In fact, Finastra expects the BaaS market – including banks, wealth management and insurance companies as well as those providing the enabling technology without underlying FS solutions –to be worth US$7 trillion by 2030.

But for this potential to be reached, distributors, enablers and providers will need to overcome a number of challenges and invest time in creating streamlined customer experiences and sleek, engaging products.

Finastra’s latest research, Banking as a Service: Outlook 2022 | Paving the way for Embedded Finance, provides insight into the market maturity of BaaS solutions.

We interviewed 50 senior executives, surveyed a further 1,600, and calculated value pools and potential growth rates of BaaS for the next three years across a number of industries, including retail, e-commerce, technology, and healthcare among others.

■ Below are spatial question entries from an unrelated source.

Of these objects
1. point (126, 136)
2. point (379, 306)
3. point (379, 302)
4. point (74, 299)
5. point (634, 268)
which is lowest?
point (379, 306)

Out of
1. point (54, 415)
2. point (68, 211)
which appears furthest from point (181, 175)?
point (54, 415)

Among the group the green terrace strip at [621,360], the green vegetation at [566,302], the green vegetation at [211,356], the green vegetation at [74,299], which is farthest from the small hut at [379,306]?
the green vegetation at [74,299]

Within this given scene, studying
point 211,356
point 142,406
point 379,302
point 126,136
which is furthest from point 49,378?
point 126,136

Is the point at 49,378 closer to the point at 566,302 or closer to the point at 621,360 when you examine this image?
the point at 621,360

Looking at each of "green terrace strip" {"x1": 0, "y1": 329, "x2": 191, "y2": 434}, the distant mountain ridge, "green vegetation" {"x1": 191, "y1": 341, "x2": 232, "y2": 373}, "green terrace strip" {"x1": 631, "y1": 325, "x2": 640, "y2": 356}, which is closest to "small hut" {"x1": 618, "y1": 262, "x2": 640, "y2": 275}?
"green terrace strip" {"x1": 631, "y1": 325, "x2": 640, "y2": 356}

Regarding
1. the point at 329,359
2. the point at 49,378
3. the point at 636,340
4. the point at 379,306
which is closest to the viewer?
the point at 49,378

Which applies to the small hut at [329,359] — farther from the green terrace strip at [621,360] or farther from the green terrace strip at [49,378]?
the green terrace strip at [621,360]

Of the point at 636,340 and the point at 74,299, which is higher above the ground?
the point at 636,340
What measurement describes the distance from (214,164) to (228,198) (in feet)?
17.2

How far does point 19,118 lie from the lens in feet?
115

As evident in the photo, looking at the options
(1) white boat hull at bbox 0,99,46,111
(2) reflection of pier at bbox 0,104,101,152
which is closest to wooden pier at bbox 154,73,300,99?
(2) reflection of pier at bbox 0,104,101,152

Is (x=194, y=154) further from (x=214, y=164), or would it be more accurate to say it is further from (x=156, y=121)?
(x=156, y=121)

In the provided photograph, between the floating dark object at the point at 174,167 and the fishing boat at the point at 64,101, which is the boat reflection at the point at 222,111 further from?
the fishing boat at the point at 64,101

Findings from the report include:

  • Over 46% of APAC distributors currently offer, or plan to offer, credit cards to their customers using Banking as a Service, with other popular offerings including savings accounts (41%) and payment cards (38%)
  • Distributors are spending US$10 – US$50 million per year on financial products and service partnerships across APAC – a high level of spending which is expected to be sustained throughout 2022
  • Globally, 70% distributors want to increase their spending on financial partnerships (including BaaS),
  • 50% enablers globally want to increase their number of partnerships with distributors and providers by more than 50% in the next five years

Whilst the BaaS market is currently more focused on the retail market, distributors indicated clearly to us that there will be a shift towards the small and medium-sized enterprise (SME) and corporate segment over the next three years.

SME lending and corporate treasury/FX services are poised to gain the highest traction and demand over the next three years, particularly in the banking and healthcare sectors.

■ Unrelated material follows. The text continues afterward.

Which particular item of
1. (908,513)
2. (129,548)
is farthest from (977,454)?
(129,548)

Another segment poised for significant growth is Point of Sale (POS) financing, in which fixed-term loans are provided by, or on behalf of, a retailer.

This emerging area is expected to grow by 104% in the banking industry, with the market almost doubling in size by 2024.

BaaS enables POS financing to be expanded to debit card customers, which will translate into huge growth potential.

The market has spoken clearly and BaaS is sure to expand rapidly in the coming years.

The onus is now on companies, across all market segments, to assess the opportunities and plan a strategy that includes selecting the right use-cases, sectors, and customer segments for their business, as well as entering partnerships to accelerate market entry and penetration.

As we look to the immediate future, one thing is very clear; consumers—both retail and corporate—are changing where they source financial services and shifting to non-bank channels.

BaaS is paving the route towards truly embedded finance and a banking experience that adapts to this changed consumer behaviour.